Era de noche y sentía mucho frío. Me encontraba subiendo las escaleras de la casa de mi abuela, allá en Mamatoco. Arrastré los pies por el pasillo hasta estar frente a la terraza trasera, y allí comencé a luchar por cerrar la reja. Digo luchar porque el candado era... ¿Cómo explicarlo? Era una mezcla deforme y semilíquida, hecho de muchos otros candados y ninguno cerraba. Era uno y muchos candados al mismo tiempo. Derrotada como estaba, me percaté que al otro lado de la reja la oscuridad era tal que hasta se podía tocar. Como desperté hace rato, no recuerdo con exactitud lo que pasó a continuación, pero esto sí lo sé. Alguien o… algo, estaba al otro lado, en medio de la negrura. Un hombre largo y delgado, de cuya vestimenta solo atiné a identificarle un altísimo sombrero de copa. No podía ver sus ojos, pero por alguna extraña razón sabía que me miraba. De pronto vi cómo atravesó cada hueco de la reja, deshaciendo cada extremidad como gelatina. Petrificada como estaba, me obligué a reaccionar y corrí a encerrarme en la primera habitación que encontré.

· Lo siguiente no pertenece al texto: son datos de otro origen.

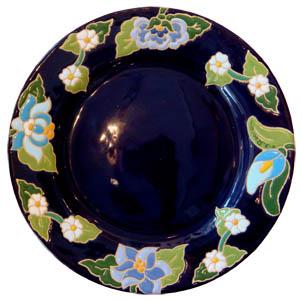 ラウンドディッシュ(平皿)花柄Φ28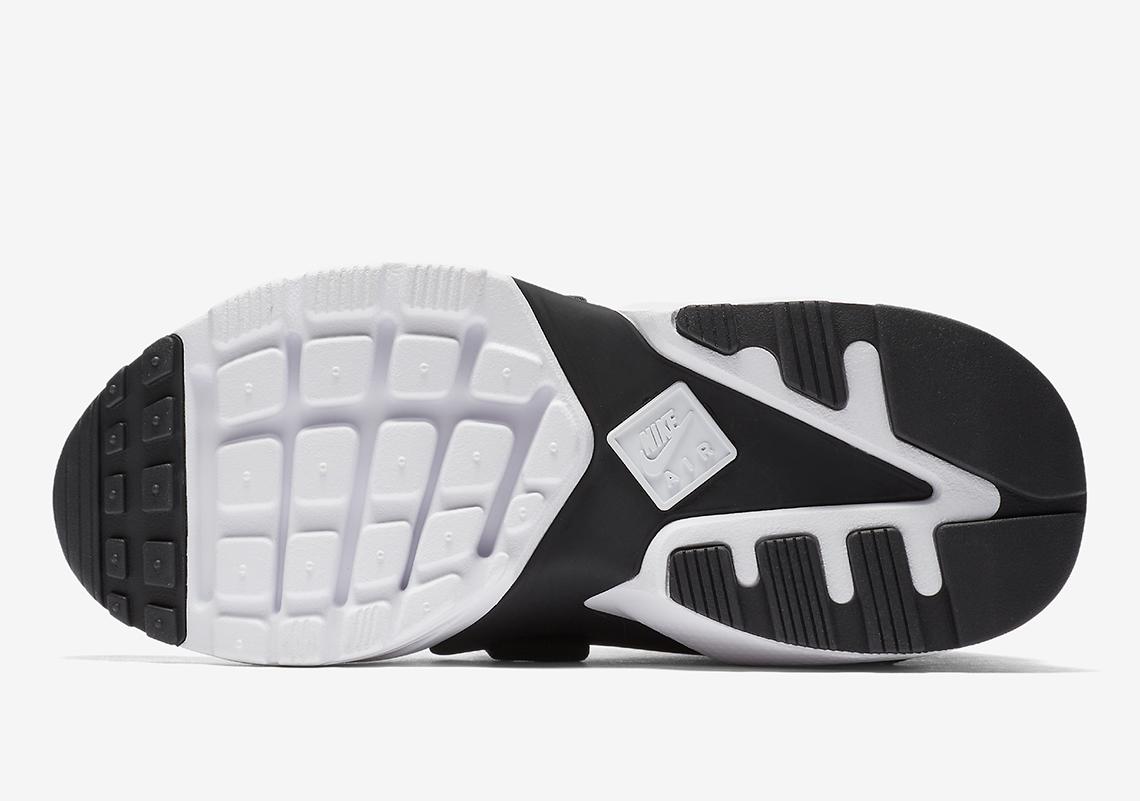 Harga dan Rilis Sepatu Sneakers Nike Air Huarache City 2018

No estaba sola. sobre la cama estaba recostado un niño. No podía tener más de doce años. Su rostro mostraba una evidente y dolorosa preocupación que me contagió en cuestión de segundos. Entonces reapareció el hombre de la terraza en una esquina de la habitación y nos acosó por el resto del sueño. Recuerdo que le expresaba de todas las formas posibles que nos dejara en paz. No hablaba, no gritaba… o bien sentía que no podía hablar, que no podía gritar, pero aún así el hombre no se acercaba porque sabía que lo rechazábamos.
Desperté a las cuatro y media de la mañana. Tenía el pecho adolorido, como si hubiese gritado a pulmón herido y me sentía tan cansada como si hubiese corrido una maratón. Ah, y he aquí lo más raro de todo: Al niño del sueño lo recuerdo perfectamente. Sentí que lo conocía, que era mi familia, pero sé que nunca lo había visto (o al menos no recuerdo haberlo visto) en mi vida. Era de tez blanca, cabello negro, ojos pequeños, del mismo color, achinados por unas ojeras preocupantes que se hacían más grandes bajo el ceño constantemente fruncido. Vestía una camisilla azul turquí y una bermuda color beige pálido.
En lo que respecta al hombre… Todo lo que puedo decir es que, más que hombre o cualquier otra cosa, aquello era una sombra. Algo que no llegaba a ser un humano.